The Dinner List by Rebecca Serle
- Apr 8, 2025
- 3 min read
⭐️⭐️⭐️ 3/5
✅ Would recommend- if this fits your preferences, go for it!
Published by MacMillan Audio September 11th, 2018
Magical Realism
Star-Crossed Lovers
🌶️ 2/5- fade to black or behind closed doors, implied but not described too explicitly
📖 288 pages
🎧 5 hours, 5 minutes
⚠️ Trigger warnings: death, car accident, drunk driving, vehicle hits pedestrian, miscarriage, late term pregnancy loss, parent estrangement, parent death, fiance death, graphic descriptions of physical trauma, pregnancy, infidelity, alcoholism
🤓 SUMMARY 🤓
If you could have dinner with anyone, living or dead, who would it be– Sabrina never expects to find herself at dinner with her list, but here she is with her best friend, her ex, her estranged father, her favorite college professor, and Audrey Hepburn.
👀 REVIEW 👀
I didn’t hate this book, but I didn’t love this book. I found it difficult to follow the characters (I kept confusing the father and professor at dinner) and found the relationship between Sabrina and Tobias frustrating. I fully accept that doomed relationships exist in the real world and what happened to them could have happened in real life– but I would be annoyed by the story if it came from a friend, too– the story came from immature choice after immature choice.
There wasn’t a lot of diversity, especially for New York City, but it was a small cast of characters so there wasn’t a ton of room for it. I found Sabrina whiny and unreasonable, Tobias shallow and selfish, Jessica detached but frustrated when others returned the disinterest, Conrad too optimistic, Robert stuck in his own past and unaccountable unless he can be the victim, and Audrey Hepburn too one-dimensional. Honestly, my favorite character was Matty- he was level headed, encouraging while remaining realistic.
NOTE: I read through the story as if all guests were actually present. I realized while writing this review that if you consider that the guests might only be a projection of Sabrina’s mind, that would explain all the faults I found in each of the characters as that’s how she saw them individually.
Online reviews say the themes are “love, loss, friendship, forgiveness, and the complexities of relationships” but I found the real focus to be on repeatedly trying to make something work that couldn’t. Even when the twist was revealed, Sabrina held on to hope that she could “fix” things when they were so evidently not possible.
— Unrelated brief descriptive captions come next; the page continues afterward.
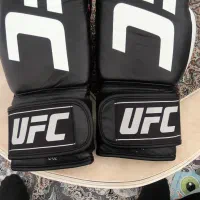 دستکش بوکس ufc اصل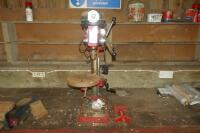 SEALEY PILLAR DRILL - 5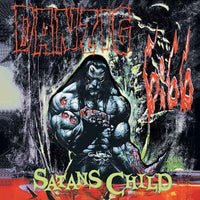 Danzig - 6:66: Satan's Child (Limited Edition, Red, White & Black Splatter VInyl) - Vinyl
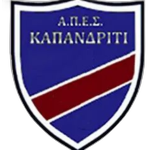 А.П.Е.С. Капандритиу Полидендриу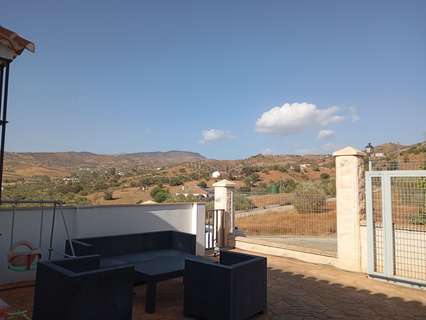 Villa en venta en Almogía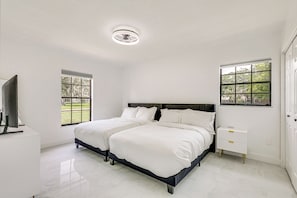 Casa (3 Bedrooms) | Parte interna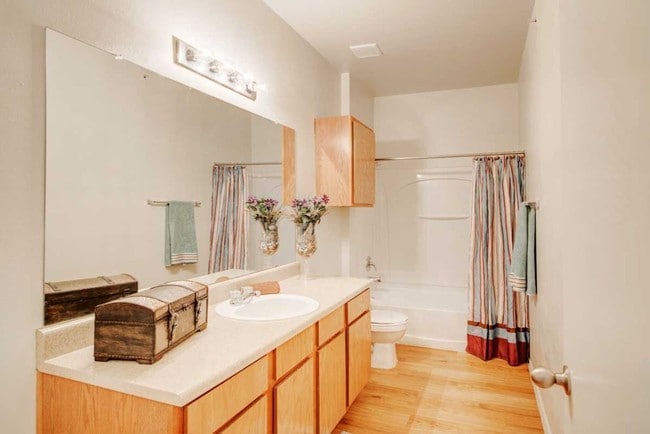 Photo - Villas at Henderson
I appreciated the way Jessica called her out on this at the dinner, but where were people when Tobias left the first time? Even when she “moved on,” Sabrina was never all in on being all out of it; she continued to save something for someone who put in work in direct detriment of their relationship. Through all the on-again-off-agains of their 9 year relationship, neither Sabrina nor Tobias had the best interest of the other person or their relationship as its own entity at heart. “People in relationships are either flowers or gardeners. Two flowers shouldn't partner; they need someone to support them, to help them grow.” This garden was past a neglected patch of weeds, you have to wonder how many harmful things were planted on purpose…
There was an unexpected twist that wasn’t done poorly- the entire premise of the story sounds great as an outline as a way for the FMC to come to terms with her past. But it just fell flat for me. I wasn’t excited to get back to the story when I had to take a break and kind of slogged through it. It might hit the mark for others which is why I didn’t say I’d take back my time if I could, but I’ll be skeptical to read others from this author.